Silver tsunami underscores need for multidisciplinary advice



With the demand for retirement advice set to skyrocket, a professor has highlighted the importance of advisers using a multidisciplinary approach when assisting retiree clients.
Deloitte Access Economics’ Advice in 2030: The Big Shift report, produced in collaboration with Iress last year, uncovered that 23 per cent of the adult population is going to be aged 65 and above by 2034.
As financial advisers look to address the surge in retirement demand, a recent webinar hosted by Iress’ community platform Advisely explored the need for advisers to connect with other specialists in the retirement planning space.
Professor Joanne Earl at Macquarie University’s Department of Psychology said on the webinar that multidisciplinary advice will be critical to prepare for the upcoming silver tsunami.
“One of the big solutions is around multidisciplinary advice. I think about a couple, for example, who are going in to see an adviser and one of them has just suffered bereavement. So there’s not two people coming in, there’s only one person now,” she explained.
“The adviser is left with the situation where they are trying to help that person plan for their financial future, but the client themselves is navigating a lot of bereavement, so grief. How does the adviser then engage with that person to get them focused on the financial future, but at the same time, help them recognise and acknowledge that grief?”

TASK SET:
**1)** In the article on retirement advice, rewrite the paragraph beginning "As financial advisers look to address" as one shorter sentence that keeps its main facts.
**2)** According to the article on retirement advice, what share of the adult population will be aged 65 and above by 2034?
**3)** Write a continuation of the article on retirement advice that picks up after its last paragraph.
The entries that follow have nothing to do with this.

RECORDS SUPPLIED:
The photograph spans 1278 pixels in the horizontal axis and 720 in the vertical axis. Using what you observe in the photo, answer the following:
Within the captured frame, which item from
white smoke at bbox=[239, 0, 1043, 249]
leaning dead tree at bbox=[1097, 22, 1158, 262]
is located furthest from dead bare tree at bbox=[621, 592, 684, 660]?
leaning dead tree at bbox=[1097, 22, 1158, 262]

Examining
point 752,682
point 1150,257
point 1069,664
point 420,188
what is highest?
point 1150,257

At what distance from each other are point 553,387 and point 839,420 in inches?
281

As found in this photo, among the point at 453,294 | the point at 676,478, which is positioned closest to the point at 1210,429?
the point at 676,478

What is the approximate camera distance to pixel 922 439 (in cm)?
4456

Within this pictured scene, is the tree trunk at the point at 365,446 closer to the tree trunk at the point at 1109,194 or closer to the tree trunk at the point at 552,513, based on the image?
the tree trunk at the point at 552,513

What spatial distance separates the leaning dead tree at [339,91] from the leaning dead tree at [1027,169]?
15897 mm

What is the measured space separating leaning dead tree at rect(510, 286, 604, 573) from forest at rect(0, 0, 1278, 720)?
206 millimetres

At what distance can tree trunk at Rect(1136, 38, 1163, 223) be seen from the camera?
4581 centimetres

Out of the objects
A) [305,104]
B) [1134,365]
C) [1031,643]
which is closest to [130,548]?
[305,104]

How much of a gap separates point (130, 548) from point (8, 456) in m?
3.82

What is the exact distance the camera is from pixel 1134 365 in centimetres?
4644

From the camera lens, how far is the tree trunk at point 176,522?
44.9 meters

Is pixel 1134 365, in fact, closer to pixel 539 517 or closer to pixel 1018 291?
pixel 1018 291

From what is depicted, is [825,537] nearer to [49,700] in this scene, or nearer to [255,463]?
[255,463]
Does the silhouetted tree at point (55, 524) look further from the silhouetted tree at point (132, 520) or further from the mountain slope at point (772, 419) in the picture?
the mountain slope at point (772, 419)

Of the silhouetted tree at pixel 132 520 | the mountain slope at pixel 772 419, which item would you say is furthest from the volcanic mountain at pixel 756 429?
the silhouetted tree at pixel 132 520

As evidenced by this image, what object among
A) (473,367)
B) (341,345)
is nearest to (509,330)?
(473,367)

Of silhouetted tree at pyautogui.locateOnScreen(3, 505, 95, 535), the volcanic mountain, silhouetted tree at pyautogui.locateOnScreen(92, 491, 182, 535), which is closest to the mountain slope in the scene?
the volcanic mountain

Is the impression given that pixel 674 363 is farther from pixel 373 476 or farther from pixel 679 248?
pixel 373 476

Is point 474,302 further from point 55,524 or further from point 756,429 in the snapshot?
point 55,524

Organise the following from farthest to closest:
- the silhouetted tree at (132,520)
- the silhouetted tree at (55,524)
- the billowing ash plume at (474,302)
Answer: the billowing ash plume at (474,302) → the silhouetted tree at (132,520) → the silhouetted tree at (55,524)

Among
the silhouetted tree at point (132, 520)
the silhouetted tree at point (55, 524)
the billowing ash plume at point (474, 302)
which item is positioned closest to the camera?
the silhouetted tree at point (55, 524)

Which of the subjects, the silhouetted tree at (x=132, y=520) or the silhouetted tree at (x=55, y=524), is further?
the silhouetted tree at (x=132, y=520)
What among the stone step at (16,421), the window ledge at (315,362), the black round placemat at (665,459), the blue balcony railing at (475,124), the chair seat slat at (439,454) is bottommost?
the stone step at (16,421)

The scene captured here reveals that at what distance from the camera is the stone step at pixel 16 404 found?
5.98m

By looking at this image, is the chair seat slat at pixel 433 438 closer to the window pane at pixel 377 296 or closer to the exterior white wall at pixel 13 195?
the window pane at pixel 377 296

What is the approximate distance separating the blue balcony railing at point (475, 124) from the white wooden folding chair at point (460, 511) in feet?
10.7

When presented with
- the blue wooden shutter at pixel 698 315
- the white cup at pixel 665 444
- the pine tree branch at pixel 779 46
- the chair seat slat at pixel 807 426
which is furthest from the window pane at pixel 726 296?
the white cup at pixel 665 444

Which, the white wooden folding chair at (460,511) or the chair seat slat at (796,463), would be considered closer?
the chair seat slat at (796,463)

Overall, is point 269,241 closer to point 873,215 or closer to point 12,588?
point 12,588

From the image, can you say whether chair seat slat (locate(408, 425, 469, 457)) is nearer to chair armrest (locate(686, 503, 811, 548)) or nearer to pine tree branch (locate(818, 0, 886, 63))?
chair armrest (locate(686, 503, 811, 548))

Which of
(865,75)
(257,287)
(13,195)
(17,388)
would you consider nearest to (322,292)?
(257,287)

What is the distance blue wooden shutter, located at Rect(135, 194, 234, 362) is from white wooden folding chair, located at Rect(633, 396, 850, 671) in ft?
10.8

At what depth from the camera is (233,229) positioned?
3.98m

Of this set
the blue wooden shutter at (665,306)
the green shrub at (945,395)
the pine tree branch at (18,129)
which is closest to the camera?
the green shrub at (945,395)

YOUR WRITTEN ANSWERS:
**1)** A recent webinar on Advisely, Iress' community platform, looked at why advisers need to connect with other retirement planning specialists as demand for retirement advice surges.

**2)** 23 per cent.

**3)**
To address this challenge, Earl encouraged advisers to be connecting with other relevant experts such as psychologists, occupational therapists, doctors and even pharmacists.
“We need to have a look and see if we can make that advice space more multidisciplinary, include specialists from outside the financial services profession and drag in other professions to provide a much more holistic, well-rounded service for the individual,” the professor said.
This approach of building up a referral network with outside specialists is a form of “low-hanging fruit” for advisers, Earl added, rather than upskilling your own team to address retirees’ complex needs.
“I think the low-hanging fruit is connecting with people in your local area who can provide those additional services. So having a look at where your psychologists are for example; are there any career advisers in the area, for example, who may be talking to retirees about when they’re going to be exiting the workplace. There’s an opportunity there to find your experts in your area without having to necessarily upskill within your own practice.”
The professor’s suggestions align with research from Viridian Advisory last November, which uncovered that 79 per cent of advisers said access to specialists is crucial for providing quality and holistic advice in areas including tax, estate planning and aged care.
Meanwhile, 72 per cent of advisers are frequently collaborating with other specialists when constructing financial strategies for clients, reflecting the advice industry’s growing reliance on external expertise to address a wider range of financial needs.
Particularly for high-net-worth investors, advisers can act as a “connector” between various specialists and offer expertise on matters involving from portfolio construction to succession planning.